> [Fragmento de origen]
Así pues, para Francisco y sus hermanos, la minoridad y la pobreza estarán siempre vinculadas al misterio de su misión. Francisco veía en ellas uno de los fundamentos y de las condiciones de la eficacia misionera (cf. 1 R 14; 2 R 3,10-14).

Para Francisco, la pobreza evangélica ya es en sí misma un acto misionero, que supera al mismo enviado. Ella hace visible el anonadamiento de Cristo para traer la Salvación a los hombres, su itinerario pascual, y el misterio de la Iglesia sierva y pobre. La pobreza comunitaria e itinerante de los hermanos era en sí misma un acto de fe y de esperanza vivido en presencia del mundo. Su pobreza era una llamada, una invitación a los «bienes nuevos» que el mundo ni siquiera sospecha. «Realmente rebosaban de gozo igual que si hubiesen logrado el más rico de los tesoros» (AP 15).

Además, Francisco y sus hermanos advirtieron la estrecha ligazón existente entre la transcendencia de Dios, la gratuidad del Reino, la pobreza y la misión. «Habéis recibido gratis, dad gratis». Los bienes del Reino, el amor salvador de Cristo, la salvación de Dios son gratuitos. Todo es don, todo es gracia. La Misión es una Alianza compartida gratuitamente. Los primeros hermanos vivieron la jubilosa experiencia de la gratuidad de Dios y de su Salvación. Su pobreza comunitaria forma parte de la lógica de esa gratuidad de la Salvación. «"¿Por qué no aceptáis dinero como los otros pobres, siendo, por lo que veo, tan indigentes y necesitados como ellos?". Uno de los hermanos, Bernardo, le contestó: "Bien cierto es que somos pobres, pero nuestra pobreza no nos pesa como a los demás la suya, pues, por gracia de Dios y cumpliendo su consejo, nos hicimos pobres"» (AP 21). El Reino de Dios no es algo que se conquista, sino un regalo que se acoge. Esta convicción matizará y permeará toda la misión franciscana. Francisco se percató muy bien de que existe una desproporción radical entre los medios humanos de apostolado y la finalidad de la misión: abrir el corazón del hombre a los dones de Dios, al Espíritu del Señor. Eso es algo que rebasa por completo las capacidades humanas. La pobreza y la minoridad serán, por tanto, una dimensión esencial de la misión de los hermanos, puesto que ambas se enlazan con la naturaleza misma del Reino anunciado. El «hermano», sea cual fuere su actividad, será siempre un testigo de la gratuidad del amor del Señor.

> [Descripción de la tarea] Copia de nuevo el tramo del fragmento sobre la pobreza franciscana que va desde «Así pues, para» hasta «2 R 3,10-14).», cambiando «eficacia» por «fuerza». Responde basándote únicamente en el fragmento.

> [Bloque de datos]
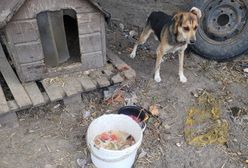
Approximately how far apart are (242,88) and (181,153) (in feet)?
4.43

> [Resultado]
Así pues, para Francisco y sus hermanos, la minoridad y la pobreza estarán siempre vinculadas al misterio de su misión. Francisco veía en ellas uno de los fundamentos y de las condiciones de la fuerza misionera (cf. 1 R 14; 2 R 3,10-14).